How do I route traffic from an IP on my VM to Kubernete's NodePort?

7/17/2018

It's really annoying using Load Balancers because they cost money per hour. I don't have money per hour yet and am trying to avoid as much overhead as possible. That and you can't have a TCP Load Balancer with a timeout greater than 30 seconds...

https://cloud.google.com/kubernetes-engine/docs/how-to/internal-load-balancing

Internal load balancing makes your cluster's services accessible to applications running on the same network but outside of the cluster. For example, if you run a cluster alongside some Compute Engine VM instances in the same network and you would like your cluster-internal services to be available to the cluster-external instances, you need to configure one of your cluster's Service resources to add an internal load balancer.

This is exactly what I want to do, but with IPtables and a VM instead of the Internal Load balancer.

Without internal load balancing, you would need to set up external load balancers, create firewall rules to limit the access, and set up network routes to make the IP address of the application accessible outside of the cluster.

I can do all except the last part where it talks about network routes.

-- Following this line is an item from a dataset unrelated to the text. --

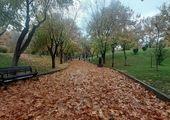 تیمار بیش از سه هزار اصله درخت در  منطقه 4 تهران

Before reading this, I tried making a NodePort and got an internal IP address. Could not even ping it. I made sure I was not using a ClusterIP per the Kubernetes' documentation on the different types of Services.

Also note I have no intention of scaling my resources at this time so I will only have 1 node with 3 containers within it.

How do I route traffic to a NodePort service using IP tables? What IP address do I use if the one provided by NotePort doesn't work?

-- quantomworks
google-cloud-platform
google-compute-engine
google-kubernetes-engine
kubernetes
routing

1 Answer

7/20/2018

NodePort service in kubernetes will expose a port on each node within your cluster. The port exposed will then send traffic to your service, and the service will then send traffic to one of your pods. The below is taken from the kubernetes website.

If you set the 'type' field to 'NodePort', the Kubernetes master will allocate a port from a range specified by --service-node-port-range flag (default: 30000-32767), and each Node will proxy that port (the same port number on every Node) into your 'Service'.

There is no need for IP tables in this case. You will, however,need to make sure that you have firewall rules that allow traffic to your kubernetes nodes on the port exposed by the service.

The downside to this config is that if your node IPs change (due to autoscaling, nodes crashing or live migrations), you will need to update the target IP. Whether you use iptables or not, this setup will not automatically update the correct IP of your node(s) if it changes.